§ **EXERCISE REQUIREMENTS**
[a] Do these statements agree with the powwow article? (i) The event opens on Friday evening, October 7. (ii) Steven Yellow Hawk has been President of the BHPA for 20 years. (iii) Prairie Edge hosted a reception for local business owners. Answer yes or no for each, and quote the deciding words.
[b] How would you render this sentence from the powwow article in Spanish: "This year, after a two-year hiatus due to Covid, the Black Hills Powwow Association welcomes back the Oyate for a three-day event that opens Friday evening October 7 and runs through October 9."?
[c] Could you update the powwow article, starting at "RAPID CITY, South" and ending at "in the world.", so that "reception" is replaced by "gathering"?

*** Opening of EXTRACTED TEXT ***

RAPID CITY, South Dakota — Once again, the heartbeat of Ina Maka will reverberate throughout the foothills of the Black Hills as the 34th Annual He Sapa Wacipi Na Oskate kicks off next weekend at the new Monument Summit Arena.

This year, after a two-year hiatus due to Covid, the Black Hills Powwow Association welcomes back the Oyate for a three-day event that opens Friday evening October 7 and runs through October 9.

Last week Prairie Edge hosted a special reception for local business owners who have offered not only financial but also moral support to the powwow over the years. Steven Yellow Hawk who has served as the President of the BHPA for the past 12 years said he is looking forward to continuing to grow the event into the largest powwow in the world.

“We still have those visions and those dreams. I think moving forward we will get there,” Yellow Hawk said, and also said that the Black Hills Powwow was the first powwow that he ever danced at as a young boy and he understands the positive impact it has on the youth.

*** Close of EXTRACTED TEXT ***
*** Opening of ENTRIES PROVIDED ***

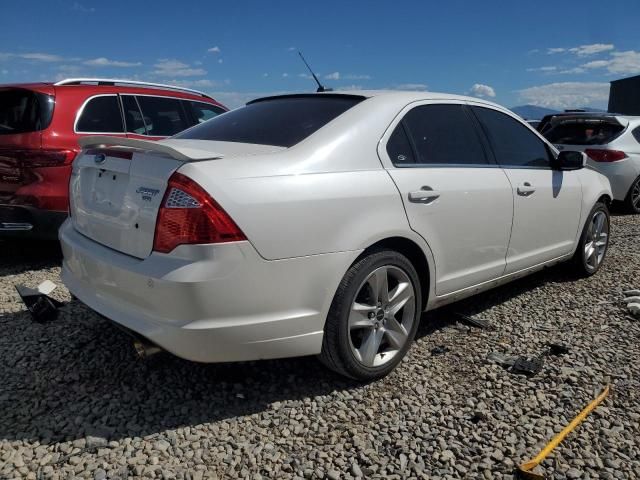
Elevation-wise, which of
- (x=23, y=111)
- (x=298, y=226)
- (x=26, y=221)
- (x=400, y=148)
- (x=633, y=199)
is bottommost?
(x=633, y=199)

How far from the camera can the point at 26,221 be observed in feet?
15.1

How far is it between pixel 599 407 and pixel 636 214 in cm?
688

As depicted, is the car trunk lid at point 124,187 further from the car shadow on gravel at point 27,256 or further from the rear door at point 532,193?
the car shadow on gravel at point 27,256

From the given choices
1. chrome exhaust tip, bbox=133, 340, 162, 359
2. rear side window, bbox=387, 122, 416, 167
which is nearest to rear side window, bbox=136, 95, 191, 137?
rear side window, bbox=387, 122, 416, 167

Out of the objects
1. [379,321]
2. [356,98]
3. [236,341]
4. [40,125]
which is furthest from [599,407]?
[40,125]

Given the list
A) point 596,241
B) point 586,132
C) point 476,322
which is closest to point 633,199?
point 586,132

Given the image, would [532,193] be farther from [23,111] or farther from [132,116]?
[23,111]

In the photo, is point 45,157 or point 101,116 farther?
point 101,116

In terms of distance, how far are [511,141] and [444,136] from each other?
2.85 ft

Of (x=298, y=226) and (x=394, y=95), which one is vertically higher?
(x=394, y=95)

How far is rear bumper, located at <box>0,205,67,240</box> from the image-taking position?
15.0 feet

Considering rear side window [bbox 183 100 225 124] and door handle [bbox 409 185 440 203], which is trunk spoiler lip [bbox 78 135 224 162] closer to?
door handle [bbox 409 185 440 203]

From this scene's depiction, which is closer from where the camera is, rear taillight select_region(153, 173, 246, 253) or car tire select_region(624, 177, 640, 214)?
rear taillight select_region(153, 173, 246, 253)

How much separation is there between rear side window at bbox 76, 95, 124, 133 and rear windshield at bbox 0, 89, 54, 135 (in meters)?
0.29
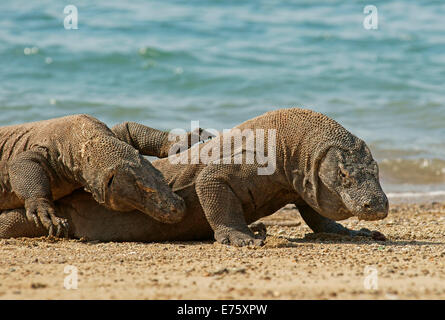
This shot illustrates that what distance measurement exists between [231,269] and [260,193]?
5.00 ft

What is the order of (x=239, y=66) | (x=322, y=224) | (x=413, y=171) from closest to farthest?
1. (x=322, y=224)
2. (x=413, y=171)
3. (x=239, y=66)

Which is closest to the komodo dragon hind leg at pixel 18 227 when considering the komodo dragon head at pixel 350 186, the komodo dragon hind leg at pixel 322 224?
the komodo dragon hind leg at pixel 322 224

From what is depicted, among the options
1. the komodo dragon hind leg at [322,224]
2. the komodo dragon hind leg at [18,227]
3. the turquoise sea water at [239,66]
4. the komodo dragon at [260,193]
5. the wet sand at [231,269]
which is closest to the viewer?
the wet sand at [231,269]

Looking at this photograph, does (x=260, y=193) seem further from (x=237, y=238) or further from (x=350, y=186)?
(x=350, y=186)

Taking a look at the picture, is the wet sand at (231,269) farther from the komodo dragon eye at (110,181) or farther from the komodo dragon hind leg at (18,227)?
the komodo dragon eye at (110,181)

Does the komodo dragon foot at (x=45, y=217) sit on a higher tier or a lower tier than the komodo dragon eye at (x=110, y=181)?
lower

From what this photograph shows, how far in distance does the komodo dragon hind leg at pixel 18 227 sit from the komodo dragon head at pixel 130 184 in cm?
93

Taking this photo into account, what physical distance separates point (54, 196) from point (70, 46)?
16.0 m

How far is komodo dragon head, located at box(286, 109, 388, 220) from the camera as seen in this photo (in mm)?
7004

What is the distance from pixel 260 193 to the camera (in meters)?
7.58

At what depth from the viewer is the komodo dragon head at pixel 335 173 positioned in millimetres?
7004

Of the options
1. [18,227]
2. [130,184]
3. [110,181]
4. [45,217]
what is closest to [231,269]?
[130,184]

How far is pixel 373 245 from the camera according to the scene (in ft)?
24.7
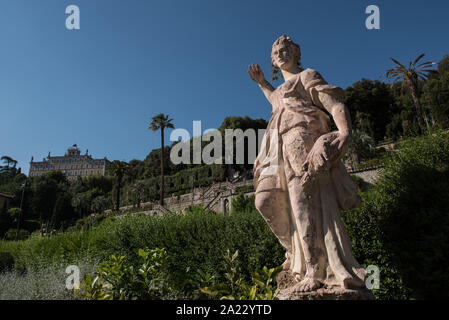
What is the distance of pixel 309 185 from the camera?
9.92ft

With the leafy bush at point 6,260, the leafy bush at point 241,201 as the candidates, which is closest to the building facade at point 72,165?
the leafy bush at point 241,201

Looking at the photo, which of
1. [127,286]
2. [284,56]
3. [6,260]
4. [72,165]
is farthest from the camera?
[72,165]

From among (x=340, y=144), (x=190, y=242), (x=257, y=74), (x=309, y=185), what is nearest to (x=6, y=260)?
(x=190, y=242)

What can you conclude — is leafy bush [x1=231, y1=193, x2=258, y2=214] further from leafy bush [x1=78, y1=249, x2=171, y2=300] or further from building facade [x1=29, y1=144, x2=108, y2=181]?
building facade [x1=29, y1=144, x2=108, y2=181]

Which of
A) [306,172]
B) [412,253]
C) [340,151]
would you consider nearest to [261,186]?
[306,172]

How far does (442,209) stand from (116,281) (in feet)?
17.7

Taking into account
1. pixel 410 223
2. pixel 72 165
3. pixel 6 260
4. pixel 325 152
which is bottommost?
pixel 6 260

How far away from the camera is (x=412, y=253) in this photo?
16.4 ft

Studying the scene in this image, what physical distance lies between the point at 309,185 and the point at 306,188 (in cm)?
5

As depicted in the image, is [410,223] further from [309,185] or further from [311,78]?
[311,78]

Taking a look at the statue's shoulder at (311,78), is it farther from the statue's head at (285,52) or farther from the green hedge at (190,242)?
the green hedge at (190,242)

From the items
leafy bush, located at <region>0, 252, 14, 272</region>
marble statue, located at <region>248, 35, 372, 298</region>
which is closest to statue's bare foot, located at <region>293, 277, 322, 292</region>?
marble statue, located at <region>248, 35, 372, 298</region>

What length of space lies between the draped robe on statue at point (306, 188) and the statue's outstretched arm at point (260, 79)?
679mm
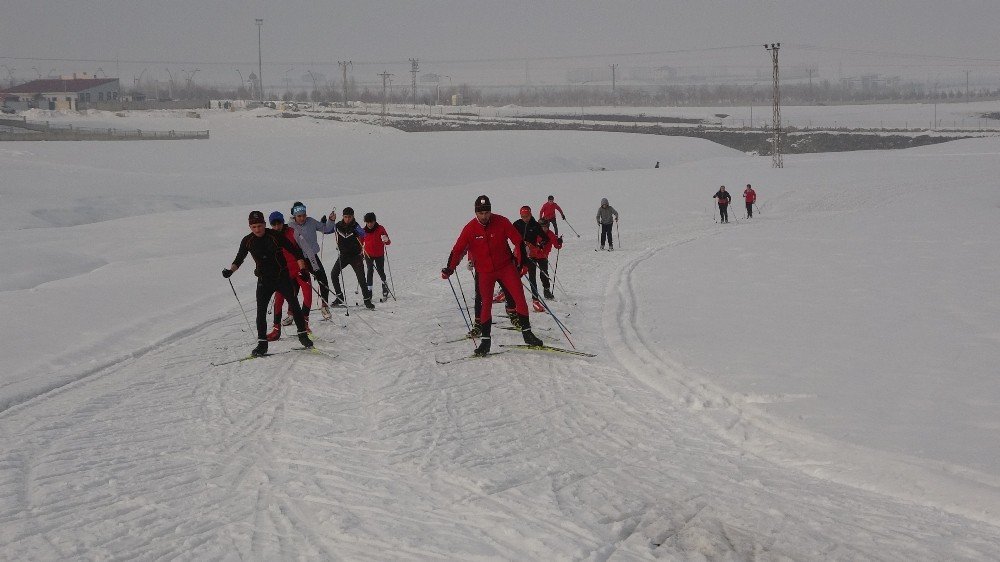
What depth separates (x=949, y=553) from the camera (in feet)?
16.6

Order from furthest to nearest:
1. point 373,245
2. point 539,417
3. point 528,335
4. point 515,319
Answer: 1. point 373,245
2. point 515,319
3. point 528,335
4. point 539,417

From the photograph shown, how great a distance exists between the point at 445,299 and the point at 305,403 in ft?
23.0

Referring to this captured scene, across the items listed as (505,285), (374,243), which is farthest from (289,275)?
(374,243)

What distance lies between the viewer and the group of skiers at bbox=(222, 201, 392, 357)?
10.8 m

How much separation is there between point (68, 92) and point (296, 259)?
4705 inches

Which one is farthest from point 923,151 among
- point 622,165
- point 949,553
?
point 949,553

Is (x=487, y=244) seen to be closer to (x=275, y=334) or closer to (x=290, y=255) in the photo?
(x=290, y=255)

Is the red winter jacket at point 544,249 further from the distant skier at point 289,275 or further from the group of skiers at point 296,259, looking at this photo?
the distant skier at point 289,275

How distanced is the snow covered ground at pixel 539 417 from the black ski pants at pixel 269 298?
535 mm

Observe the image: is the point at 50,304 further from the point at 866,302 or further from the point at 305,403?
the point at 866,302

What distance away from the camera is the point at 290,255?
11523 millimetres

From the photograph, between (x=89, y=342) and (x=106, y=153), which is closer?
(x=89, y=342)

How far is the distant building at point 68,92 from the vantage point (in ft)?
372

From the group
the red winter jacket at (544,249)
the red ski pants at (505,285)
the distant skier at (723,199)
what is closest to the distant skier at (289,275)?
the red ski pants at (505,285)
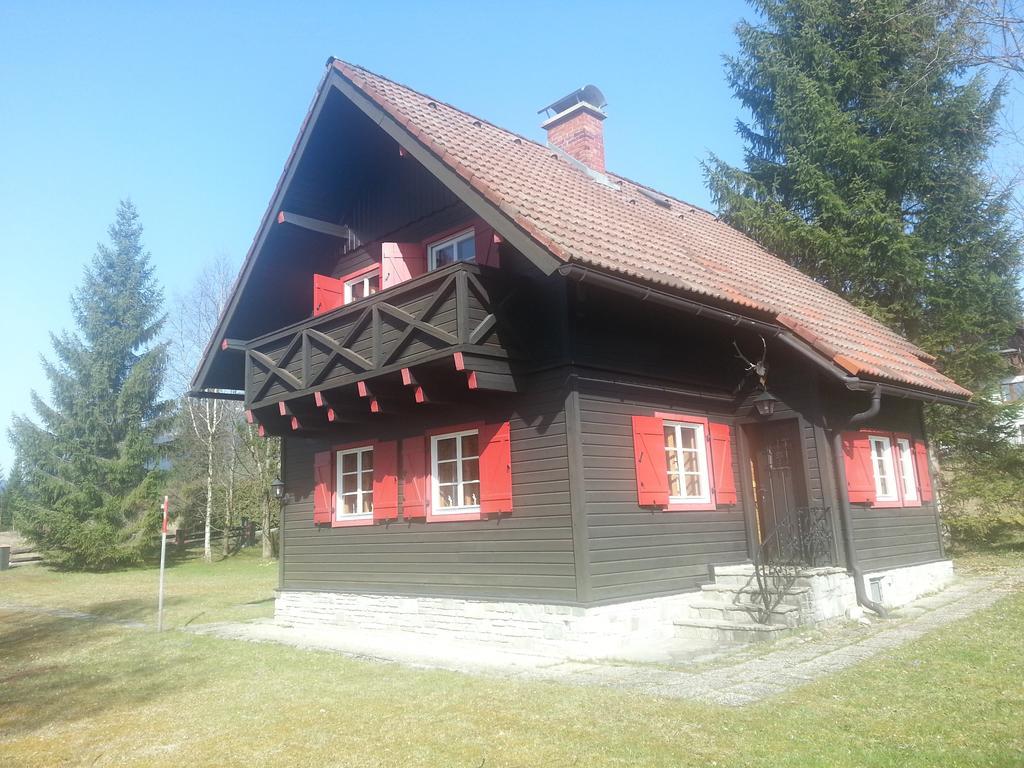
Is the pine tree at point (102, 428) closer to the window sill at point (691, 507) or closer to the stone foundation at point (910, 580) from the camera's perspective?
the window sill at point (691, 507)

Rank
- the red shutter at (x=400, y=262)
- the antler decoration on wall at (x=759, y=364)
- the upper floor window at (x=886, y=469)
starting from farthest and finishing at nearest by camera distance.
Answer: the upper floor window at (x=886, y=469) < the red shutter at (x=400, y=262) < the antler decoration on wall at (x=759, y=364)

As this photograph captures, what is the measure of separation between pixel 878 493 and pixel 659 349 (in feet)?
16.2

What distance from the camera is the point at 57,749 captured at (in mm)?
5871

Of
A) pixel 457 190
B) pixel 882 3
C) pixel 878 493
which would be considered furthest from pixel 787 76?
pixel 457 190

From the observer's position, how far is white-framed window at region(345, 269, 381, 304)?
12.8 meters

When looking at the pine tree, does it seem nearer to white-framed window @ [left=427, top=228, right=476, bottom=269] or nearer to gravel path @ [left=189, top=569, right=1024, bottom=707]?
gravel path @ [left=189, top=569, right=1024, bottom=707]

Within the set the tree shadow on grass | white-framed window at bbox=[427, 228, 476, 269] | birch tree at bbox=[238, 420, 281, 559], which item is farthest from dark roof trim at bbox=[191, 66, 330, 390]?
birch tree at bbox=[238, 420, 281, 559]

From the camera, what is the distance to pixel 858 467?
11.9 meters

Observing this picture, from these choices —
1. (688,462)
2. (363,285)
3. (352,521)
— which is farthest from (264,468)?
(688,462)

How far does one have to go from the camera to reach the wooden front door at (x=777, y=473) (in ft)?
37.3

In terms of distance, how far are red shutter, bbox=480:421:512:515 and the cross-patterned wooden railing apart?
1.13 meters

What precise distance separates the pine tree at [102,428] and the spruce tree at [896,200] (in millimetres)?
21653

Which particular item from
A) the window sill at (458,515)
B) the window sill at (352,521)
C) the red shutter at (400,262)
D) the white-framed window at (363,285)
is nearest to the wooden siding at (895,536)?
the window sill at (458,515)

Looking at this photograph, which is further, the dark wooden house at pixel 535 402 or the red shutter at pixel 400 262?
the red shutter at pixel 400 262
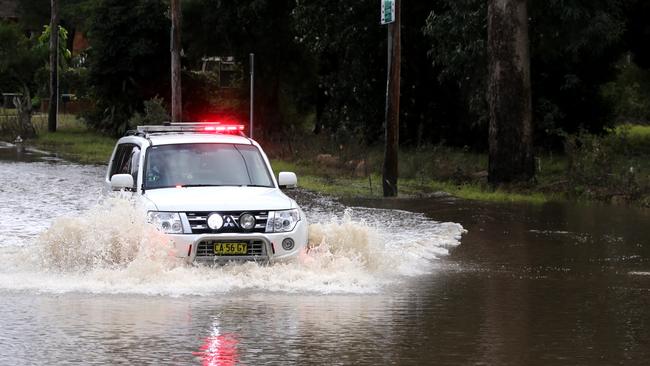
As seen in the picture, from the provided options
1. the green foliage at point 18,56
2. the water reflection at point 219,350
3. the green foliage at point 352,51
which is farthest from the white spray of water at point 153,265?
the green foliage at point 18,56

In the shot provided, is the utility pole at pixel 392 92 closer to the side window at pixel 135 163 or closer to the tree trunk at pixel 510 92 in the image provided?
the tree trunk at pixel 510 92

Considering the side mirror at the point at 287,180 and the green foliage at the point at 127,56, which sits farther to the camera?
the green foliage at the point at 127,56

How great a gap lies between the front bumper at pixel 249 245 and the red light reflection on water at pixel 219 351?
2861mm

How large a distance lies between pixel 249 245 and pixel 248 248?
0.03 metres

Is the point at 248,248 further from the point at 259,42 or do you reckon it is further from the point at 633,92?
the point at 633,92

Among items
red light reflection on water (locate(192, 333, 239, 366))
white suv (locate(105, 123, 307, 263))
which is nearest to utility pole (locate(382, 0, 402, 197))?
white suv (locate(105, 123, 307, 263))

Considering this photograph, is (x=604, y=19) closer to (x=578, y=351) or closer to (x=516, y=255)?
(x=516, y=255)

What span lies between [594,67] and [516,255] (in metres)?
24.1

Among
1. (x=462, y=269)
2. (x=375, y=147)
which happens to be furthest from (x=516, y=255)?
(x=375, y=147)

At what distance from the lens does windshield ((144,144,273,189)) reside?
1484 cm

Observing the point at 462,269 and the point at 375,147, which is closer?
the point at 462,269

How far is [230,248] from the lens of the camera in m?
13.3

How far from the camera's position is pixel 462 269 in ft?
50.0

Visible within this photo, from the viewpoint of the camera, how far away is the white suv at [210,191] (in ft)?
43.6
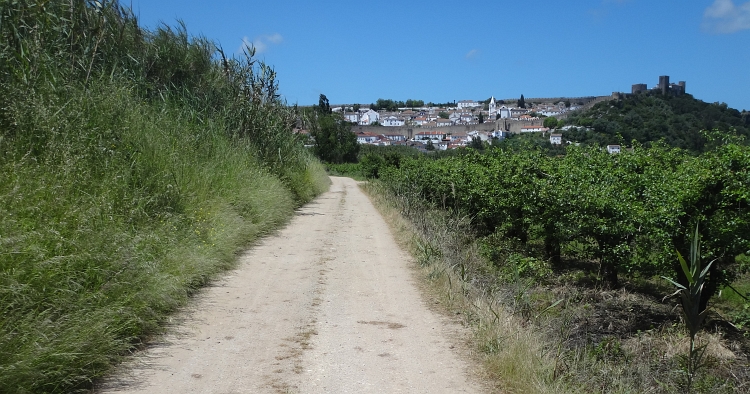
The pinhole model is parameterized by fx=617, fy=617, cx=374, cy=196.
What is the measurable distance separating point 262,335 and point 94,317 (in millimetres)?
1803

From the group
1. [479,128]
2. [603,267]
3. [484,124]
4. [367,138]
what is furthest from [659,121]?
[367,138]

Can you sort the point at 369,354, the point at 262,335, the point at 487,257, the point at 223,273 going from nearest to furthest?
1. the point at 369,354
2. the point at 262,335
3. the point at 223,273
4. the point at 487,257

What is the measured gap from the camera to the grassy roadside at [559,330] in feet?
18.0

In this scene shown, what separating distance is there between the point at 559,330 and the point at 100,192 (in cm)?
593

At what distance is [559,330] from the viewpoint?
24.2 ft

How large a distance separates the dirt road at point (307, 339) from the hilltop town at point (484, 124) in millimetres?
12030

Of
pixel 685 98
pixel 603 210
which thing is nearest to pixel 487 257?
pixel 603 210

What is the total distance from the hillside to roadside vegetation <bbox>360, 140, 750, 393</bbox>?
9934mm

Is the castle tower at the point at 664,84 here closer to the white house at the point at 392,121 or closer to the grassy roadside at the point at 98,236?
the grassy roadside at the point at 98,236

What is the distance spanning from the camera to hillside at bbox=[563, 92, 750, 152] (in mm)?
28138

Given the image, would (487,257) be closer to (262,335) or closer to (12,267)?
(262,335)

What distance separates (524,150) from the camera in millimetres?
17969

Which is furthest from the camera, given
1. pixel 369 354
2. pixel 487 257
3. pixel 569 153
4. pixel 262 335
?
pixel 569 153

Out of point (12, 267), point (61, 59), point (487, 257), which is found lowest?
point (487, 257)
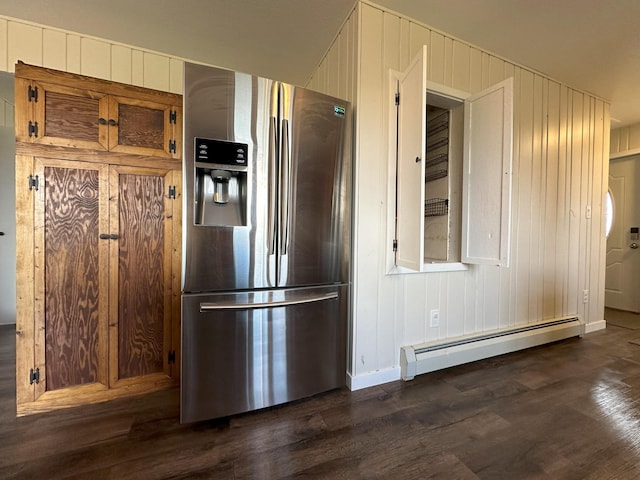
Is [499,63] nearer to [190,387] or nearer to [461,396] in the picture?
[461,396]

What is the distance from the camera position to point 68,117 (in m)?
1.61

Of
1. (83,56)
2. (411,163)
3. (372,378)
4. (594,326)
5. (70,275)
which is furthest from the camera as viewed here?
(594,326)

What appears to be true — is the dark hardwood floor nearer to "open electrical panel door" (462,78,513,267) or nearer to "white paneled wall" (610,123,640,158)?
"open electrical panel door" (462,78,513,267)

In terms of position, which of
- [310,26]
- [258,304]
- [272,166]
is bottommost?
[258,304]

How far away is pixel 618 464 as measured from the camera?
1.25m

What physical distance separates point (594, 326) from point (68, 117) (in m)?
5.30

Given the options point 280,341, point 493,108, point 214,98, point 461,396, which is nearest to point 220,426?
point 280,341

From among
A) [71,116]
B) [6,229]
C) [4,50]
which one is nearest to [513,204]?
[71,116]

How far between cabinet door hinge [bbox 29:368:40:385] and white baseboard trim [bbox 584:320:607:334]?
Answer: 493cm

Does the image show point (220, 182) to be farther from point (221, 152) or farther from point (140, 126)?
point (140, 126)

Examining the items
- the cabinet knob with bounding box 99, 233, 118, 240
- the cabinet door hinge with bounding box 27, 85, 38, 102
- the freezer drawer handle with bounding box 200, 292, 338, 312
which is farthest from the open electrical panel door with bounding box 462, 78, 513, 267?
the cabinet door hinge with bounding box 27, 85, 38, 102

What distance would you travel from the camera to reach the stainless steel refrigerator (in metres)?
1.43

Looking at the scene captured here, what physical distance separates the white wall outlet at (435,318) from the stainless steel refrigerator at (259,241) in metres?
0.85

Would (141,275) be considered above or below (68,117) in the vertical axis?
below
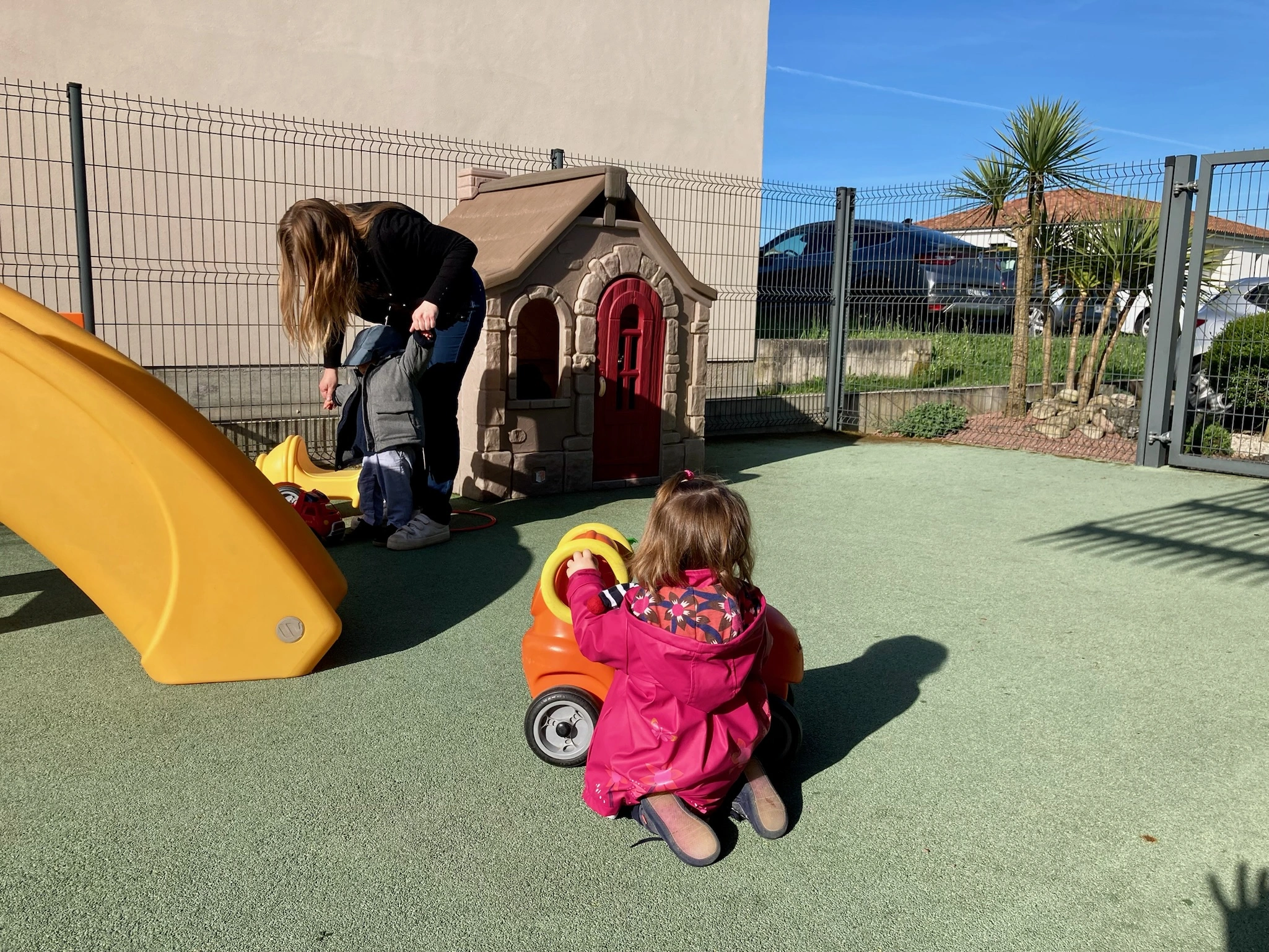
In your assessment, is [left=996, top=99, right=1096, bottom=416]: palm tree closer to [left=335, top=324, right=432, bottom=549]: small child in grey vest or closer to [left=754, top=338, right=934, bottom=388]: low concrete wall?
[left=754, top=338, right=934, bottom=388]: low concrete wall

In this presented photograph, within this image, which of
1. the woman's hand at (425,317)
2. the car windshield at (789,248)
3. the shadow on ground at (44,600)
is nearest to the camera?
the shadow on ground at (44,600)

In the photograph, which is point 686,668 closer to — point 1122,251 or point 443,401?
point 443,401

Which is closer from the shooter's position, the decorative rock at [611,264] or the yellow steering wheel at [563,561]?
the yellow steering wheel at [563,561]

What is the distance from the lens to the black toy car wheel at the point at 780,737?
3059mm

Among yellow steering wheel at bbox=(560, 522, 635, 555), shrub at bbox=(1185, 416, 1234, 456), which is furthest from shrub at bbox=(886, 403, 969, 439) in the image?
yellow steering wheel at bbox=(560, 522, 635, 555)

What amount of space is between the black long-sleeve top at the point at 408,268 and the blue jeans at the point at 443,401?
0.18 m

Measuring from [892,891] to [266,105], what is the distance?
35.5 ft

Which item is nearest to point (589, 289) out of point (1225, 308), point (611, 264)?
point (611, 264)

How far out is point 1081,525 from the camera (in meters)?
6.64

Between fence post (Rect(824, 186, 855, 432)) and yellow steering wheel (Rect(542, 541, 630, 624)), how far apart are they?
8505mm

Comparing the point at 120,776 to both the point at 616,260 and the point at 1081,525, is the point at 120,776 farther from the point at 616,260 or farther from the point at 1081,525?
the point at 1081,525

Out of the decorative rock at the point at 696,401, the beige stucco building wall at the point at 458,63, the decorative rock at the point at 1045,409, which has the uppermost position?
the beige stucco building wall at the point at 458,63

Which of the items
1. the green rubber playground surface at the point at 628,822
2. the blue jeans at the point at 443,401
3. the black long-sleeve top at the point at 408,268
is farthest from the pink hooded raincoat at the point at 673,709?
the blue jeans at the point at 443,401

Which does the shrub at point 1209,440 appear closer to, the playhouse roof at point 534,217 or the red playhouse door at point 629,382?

*** Close of ENTRIES PROVIDED ***

§ **TASK-BY-TASK ANSWERS**
[a]
(i) Yes: "opens Friday evening October 7 and runs through October 9"
(ii) No: "has served as the President of the BHPA for the past 12 years"
(iii) Yes: "Last week Prairie Edge hosted a special reception for local business owners"

[b] Este año, tras una pausa de dos años debido al Covid, la Black Hills Powwow Association da de nuevo la bienvenida al Oyate para un evento de tres días que comienza el viernes 7 de octubre por la noche y se extiende hasta el 9 de octubre.

[c]
RAPID CITY, South Dakota — Once again, the heartbeat of Ina Maka will reverberate throughout the foothills of the Black Hills as the 34th Annual He Sapa Wacipi Na Oskate kicks off next weekend at the new Monument Summit Arena.

This year, after a two-year hiatus due to Covid, the Black Hills Powwow Association welcomes back the Oyate for a three-day event that opens Friday evening October 7 and runs through October 9.

Last week Prairie Edge hosted a special gathering for local business owners who have offered not only financial but also moral support to the powwow over the years. Steven Yellow Hawk who has served as the President of the BHPA for the past 12 years said he is looking forward to continuing to grow the event into the largest powwow in the world.